Sunday, September 27, 2009

Una's Birthday

Today we celebrated Una's birthday, but it is not until tomorrow that it will be the four year anniversary of her birth and of this auspicious occasion, two sisters meeting for the very first time:

Sunday, September 20, 2009

Growing and shrinking

Una and Fred are playing in their bedroom. I'm on my bed, fixing up the last changes on the computer. The phone rings. Martin answers. It's his mum. They're making plans for the week. Something Fred says (I don't hear it) prompts Una to clomp up the three wooden steps that divide the mudbrick from the weatherboard and into the loungeroom.
'Yes Una?'
'Do people ever shrink?' (This is an interesting question in light of the fact that several times over the last few days Una has asked me 'Are there giants in this world?')
I hold my breath, listening for Martin's answer.
Martin assures her no, people don't shrink.
She gets on the phone to Nana and asks her the same question. Una's voice is loud and bell-like, ringing through the house. Of course I am not sure what Nana says, but I think it must be something about old people sometimes getting smaller (which is not, I am pretty sure, what Una means, I think she means like Treehorn, which we were reading a lot about six months ago.)
Una informs Nana that she is not going to have her birthday (at the end of this month) because she doesn't want to be a grown up.
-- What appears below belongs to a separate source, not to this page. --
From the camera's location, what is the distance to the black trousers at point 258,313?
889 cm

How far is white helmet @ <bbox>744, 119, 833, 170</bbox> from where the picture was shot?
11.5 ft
This is a familiar theme. She has been talking about this for a week now, and not even the thought of presents and parties can entice her to change her mind.
Later it's dinner time, and we're all sitting up at the table together. We are eating chicken pie. There's a movie playing on Martin's computer.
Una turns from the movie and announces to everyone: 'I think we should talk about shrinking.'
Martin and Fred remain absorbed in the film. 'Are you worried about shrinking?' I ask her.
Her attention is drawn by the film.
'Una?' I say, trying to attract her attention.
She glances at me with a distracted frown. 'I don't want to die,' she says.
My heart cracks. I have a lot of little cracks on my heart, like a crackle glazed cup.
'All the people are going to die. Everybody wants to die but not Una.'
This moment passes somehow. Things happen. Martin turns the movie off. I go back to work in the bedroom. The girls eat dessert while Martin reads them stories. Una sneaks down to talk to me before bed. We converse. She is sunny. Her new haircut curls around her ears. She takes my breath away with her clear eyed, open faced beauty.

In the car, whenever we drive anywhere, Una will suddenly cry out 'I can see the distance!' Una's greatest desire is to live in the distance, but she can never go there, because the distance is always retreating. I remember driving up the highways of my childhood, looking at the velvet green rumpled hills and wanting to delve deep into them, to exist somewhere in their folds. Wanting to turn off the road, to glide over fields, disappear into forests.

She wants to drive on the moon.

She spent several minutes looking at the Schleich catalogue, telling me which smurfs she wanted and what she wanted them to be able to do: 'I want the smurf in the hammock, but I want him to be able to get out of the hammock himself and walk and talk by himself - real - and I want him to be able to sleep and sing and dance and...' She would rest her forehead on her hand, down on the table, between thoughts, as though tapping into some deep secret part of her mind. Real. The way she says it, her eyes wide, her conviction. There are some things you can't photograph, can't record. Some things you can only hope your mind will hold onto.

This time next week we will have celebrated her fourth birthday, though she will not be four for one more day. She will have blown out four candles. She will be little, but she will be also grown.

Tuesday, September 15, 2009

Poem by Fred

Dogs Dream
Dogs Dream
Dogs Dream
About you.

Tuesday, September 08, 2009

He's All Our President

Can we share him? He's an awesome orator.

But at the end of the day, we can have the most dedicated teachers, the most supportive parents, and the best schools in the world - and none of it will matter unless all of you fulfill your responsibilities. Unless you show up to those schools; pay attention to those teachers; listen to your parents, grandparents and other adults; and put in the hard work it takes to succeed.

And that's what I want to focus on today: the responsibility each of you has for your education. I want to start with the responsibility you have to yourself.


Your families, your teachers, and I are doing everything we can to make sure you have the education you need to answer these questions. I'm working hard to fix up your classrooms and get you the books, equipment and computers you need to learn. But you've got to do your part too. So I expect you to get serious this year. I expect you to put your best effort into everything you do. I expect great things from each of you. So don't let us down - don't let your family or your country or yourself down. Make us all proud. I know you can do it.